## Raw data
-----

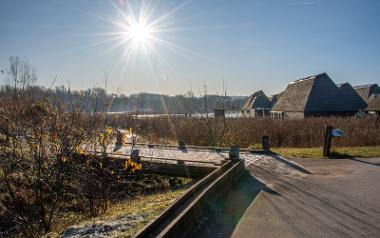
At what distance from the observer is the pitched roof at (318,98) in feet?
97.5

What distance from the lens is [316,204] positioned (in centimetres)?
626

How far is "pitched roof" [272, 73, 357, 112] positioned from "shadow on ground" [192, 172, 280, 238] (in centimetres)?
2361

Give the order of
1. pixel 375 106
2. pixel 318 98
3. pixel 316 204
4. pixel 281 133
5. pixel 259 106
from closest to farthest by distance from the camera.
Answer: pixel 316 204, pixel 281 133, pixel 318 98, pixel 375 106, pixel 259 106

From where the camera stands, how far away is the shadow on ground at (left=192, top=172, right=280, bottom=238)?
507 centimetres

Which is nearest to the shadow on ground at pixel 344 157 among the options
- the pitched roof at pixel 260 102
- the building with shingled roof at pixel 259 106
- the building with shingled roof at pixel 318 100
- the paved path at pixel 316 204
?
the paved path at pixel 316 204

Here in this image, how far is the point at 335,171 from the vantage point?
9180 mm

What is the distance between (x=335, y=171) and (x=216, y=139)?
7.44 metres

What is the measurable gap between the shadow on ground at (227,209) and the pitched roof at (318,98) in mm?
23613

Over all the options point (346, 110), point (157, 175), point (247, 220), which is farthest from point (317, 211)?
point (346, 110)

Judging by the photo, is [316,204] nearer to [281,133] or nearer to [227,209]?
[227,209]

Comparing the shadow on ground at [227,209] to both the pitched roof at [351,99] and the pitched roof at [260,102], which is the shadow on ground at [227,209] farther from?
the pitched roof at [260,102]

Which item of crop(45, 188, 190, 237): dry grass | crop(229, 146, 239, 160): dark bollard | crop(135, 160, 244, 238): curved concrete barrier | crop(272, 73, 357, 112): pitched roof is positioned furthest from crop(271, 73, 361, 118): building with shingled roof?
crop(45, 188, 190, 237): dry grass

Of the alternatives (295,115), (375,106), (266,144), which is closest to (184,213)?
(266,144)

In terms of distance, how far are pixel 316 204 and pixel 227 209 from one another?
6.36 feet
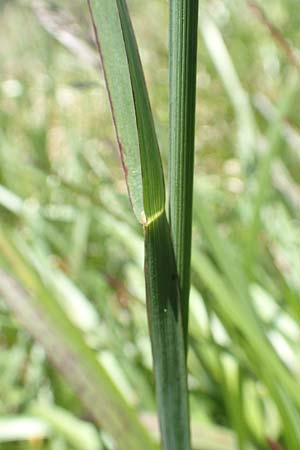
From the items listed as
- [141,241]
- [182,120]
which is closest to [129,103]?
[182,120]

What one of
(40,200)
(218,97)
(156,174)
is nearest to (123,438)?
(156,174)

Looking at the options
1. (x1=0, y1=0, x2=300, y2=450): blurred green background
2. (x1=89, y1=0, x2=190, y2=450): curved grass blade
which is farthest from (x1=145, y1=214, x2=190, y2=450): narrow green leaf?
(x1=0, y1=0, x2=300, y2=450): blurred green background

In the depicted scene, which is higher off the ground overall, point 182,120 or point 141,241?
point 141,241

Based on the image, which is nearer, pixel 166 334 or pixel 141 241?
pixel 166 334

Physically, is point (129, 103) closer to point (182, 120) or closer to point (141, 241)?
point (182, 120)

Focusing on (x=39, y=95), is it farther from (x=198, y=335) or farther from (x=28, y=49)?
(x=198, y=335)

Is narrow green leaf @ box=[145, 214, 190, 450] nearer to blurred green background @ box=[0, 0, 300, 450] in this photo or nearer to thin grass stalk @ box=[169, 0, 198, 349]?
thin grass stalk @ box=[169, 0, 198, 349]
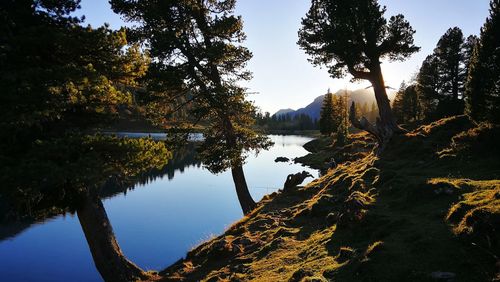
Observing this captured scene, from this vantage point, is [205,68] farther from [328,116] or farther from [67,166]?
[328,116]

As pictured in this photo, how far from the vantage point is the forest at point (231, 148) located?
9133 millimetres

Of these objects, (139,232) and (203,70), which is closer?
(203,70)

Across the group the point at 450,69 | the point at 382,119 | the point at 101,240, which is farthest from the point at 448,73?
the point at 101,240

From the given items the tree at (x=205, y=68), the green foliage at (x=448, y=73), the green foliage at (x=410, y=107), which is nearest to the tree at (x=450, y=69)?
the green foliage at (x=448, y=73)

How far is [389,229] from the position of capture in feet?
35.0

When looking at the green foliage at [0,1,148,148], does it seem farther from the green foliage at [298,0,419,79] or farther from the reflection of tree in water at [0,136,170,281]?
the green foliage at [298,0,419,79]

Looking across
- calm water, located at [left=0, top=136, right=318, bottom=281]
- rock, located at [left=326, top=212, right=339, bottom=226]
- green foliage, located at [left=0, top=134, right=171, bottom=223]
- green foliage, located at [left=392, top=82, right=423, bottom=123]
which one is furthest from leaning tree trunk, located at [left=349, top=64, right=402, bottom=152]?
green foliage, located at [left=392, top=82, right=423, bottom=123]

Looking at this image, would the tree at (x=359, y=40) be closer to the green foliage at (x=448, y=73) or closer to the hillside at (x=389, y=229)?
the hillside at (x=389, y=229)

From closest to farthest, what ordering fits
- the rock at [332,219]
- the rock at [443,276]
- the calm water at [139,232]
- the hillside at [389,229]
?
the rock at [443,276] < the hillside at [389,229] < the rock at [332,219] < the calm water at [139,232]

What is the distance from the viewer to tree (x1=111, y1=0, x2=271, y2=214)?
A: 679 inches

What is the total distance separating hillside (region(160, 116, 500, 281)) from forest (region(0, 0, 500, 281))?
6cm

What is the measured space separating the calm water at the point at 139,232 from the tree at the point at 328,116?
160 ft

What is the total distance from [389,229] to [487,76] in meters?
14.7

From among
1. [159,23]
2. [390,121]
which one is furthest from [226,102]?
[390,121]
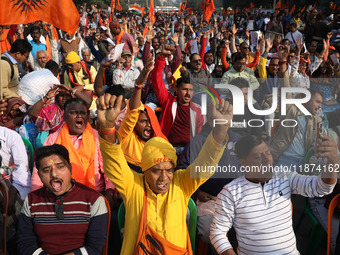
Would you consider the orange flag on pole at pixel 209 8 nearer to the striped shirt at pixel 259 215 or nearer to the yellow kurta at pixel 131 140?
the yellow kurta at pixel 131 140

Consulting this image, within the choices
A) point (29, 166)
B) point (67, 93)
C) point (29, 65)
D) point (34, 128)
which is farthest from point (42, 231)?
point (29, 65)

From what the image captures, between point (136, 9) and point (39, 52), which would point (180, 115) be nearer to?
point (39, 52)

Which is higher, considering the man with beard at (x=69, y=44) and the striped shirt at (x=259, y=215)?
the man with beard at (x=69, y=44)

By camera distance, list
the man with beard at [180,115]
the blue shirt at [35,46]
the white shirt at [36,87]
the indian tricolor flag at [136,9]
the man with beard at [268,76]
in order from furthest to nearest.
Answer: the indian tricolor flag at [136,9] < the blue shirt at [35,46] < the man with beard at [268,76] < the man with beard at [180,115] < the white shirt at [36,87]

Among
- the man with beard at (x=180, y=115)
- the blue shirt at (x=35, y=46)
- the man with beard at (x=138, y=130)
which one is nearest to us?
the man with beard at (x=138, y=130)

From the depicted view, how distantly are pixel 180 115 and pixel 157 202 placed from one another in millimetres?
1792

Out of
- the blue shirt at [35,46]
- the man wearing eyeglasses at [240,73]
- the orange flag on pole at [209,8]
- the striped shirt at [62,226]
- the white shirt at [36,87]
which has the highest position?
the orange flag on pole at [209,8]

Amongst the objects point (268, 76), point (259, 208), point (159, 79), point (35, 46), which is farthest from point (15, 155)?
point (35, 46)

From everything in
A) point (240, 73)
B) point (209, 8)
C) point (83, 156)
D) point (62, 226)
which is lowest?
point (62, 226)

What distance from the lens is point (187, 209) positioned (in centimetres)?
257

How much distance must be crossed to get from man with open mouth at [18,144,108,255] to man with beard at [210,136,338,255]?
813 millimetres

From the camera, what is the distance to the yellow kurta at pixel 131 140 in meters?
3.13

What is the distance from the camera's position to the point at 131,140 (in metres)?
3.25

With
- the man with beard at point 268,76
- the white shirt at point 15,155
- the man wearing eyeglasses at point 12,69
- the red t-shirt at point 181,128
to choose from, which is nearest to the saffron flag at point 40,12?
the man wearing eyeglasses at point 12,69
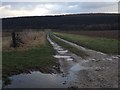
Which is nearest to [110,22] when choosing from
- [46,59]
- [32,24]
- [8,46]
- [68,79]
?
[32,24]

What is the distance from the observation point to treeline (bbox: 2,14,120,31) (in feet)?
389

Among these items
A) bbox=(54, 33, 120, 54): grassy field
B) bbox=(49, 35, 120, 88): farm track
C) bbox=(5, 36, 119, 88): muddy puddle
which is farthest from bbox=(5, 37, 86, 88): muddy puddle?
bbox=(54, 33, 120, 54): grassy field

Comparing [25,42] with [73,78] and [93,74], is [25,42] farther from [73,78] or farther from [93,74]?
[73,78]

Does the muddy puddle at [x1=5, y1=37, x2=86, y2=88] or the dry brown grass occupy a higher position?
the dry brown grass

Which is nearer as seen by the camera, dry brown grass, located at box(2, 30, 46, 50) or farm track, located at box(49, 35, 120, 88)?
farm track, located at box(49, 35, 120, 88)

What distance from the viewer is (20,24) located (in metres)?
124

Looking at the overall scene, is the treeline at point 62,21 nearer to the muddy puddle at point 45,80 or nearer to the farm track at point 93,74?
the farm track at point 93,74

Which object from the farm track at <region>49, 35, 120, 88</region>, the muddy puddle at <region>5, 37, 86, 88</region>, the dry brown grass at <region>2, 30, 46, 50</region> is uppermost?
the dry brown grass at <region>2, 30, 46, 50</region>

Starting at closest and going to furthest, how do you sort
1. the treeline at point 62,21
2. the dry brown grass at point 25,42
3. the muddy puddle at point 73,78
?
the muddy puddle at point 73,78 → the dry brown grass at point 25,42 → the treeline at point 62,21

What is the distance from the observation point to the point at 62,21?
136 metres

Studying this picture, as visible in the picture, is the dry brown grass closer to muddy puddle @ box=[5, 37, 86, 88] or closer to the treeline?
muddy puddle @ box=[5, 37, 86, 88]

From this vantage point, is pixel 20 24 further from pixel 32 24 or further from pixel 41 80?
pixel 41 80

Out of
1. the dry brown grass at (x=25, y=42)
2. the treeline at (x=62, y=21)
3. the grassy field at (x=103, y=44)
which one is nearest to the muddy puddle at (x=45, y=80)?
the dry brown grass at (x=25, y=42)

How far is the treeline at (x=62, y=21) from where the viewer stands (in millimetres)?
118625
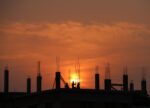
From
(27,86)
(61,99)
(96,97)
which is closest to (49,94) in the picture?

-----

## Exercise description
Rewrite everything in the listing above, from the line containing "How far is the treeline" down to the end of the listing, as a JSON list of strings with one string per line. Leave out blank lines and the pictures.

## Written answer
[
  "How far is the treeline at (x=62, y=21) from where the viewer stands (in millimetres)?",
  "118625",
  "From",
  "(27,86)",
  "(61,99)",
  "(96,97)",
  "which is closest to (49,94) in the picture?"
]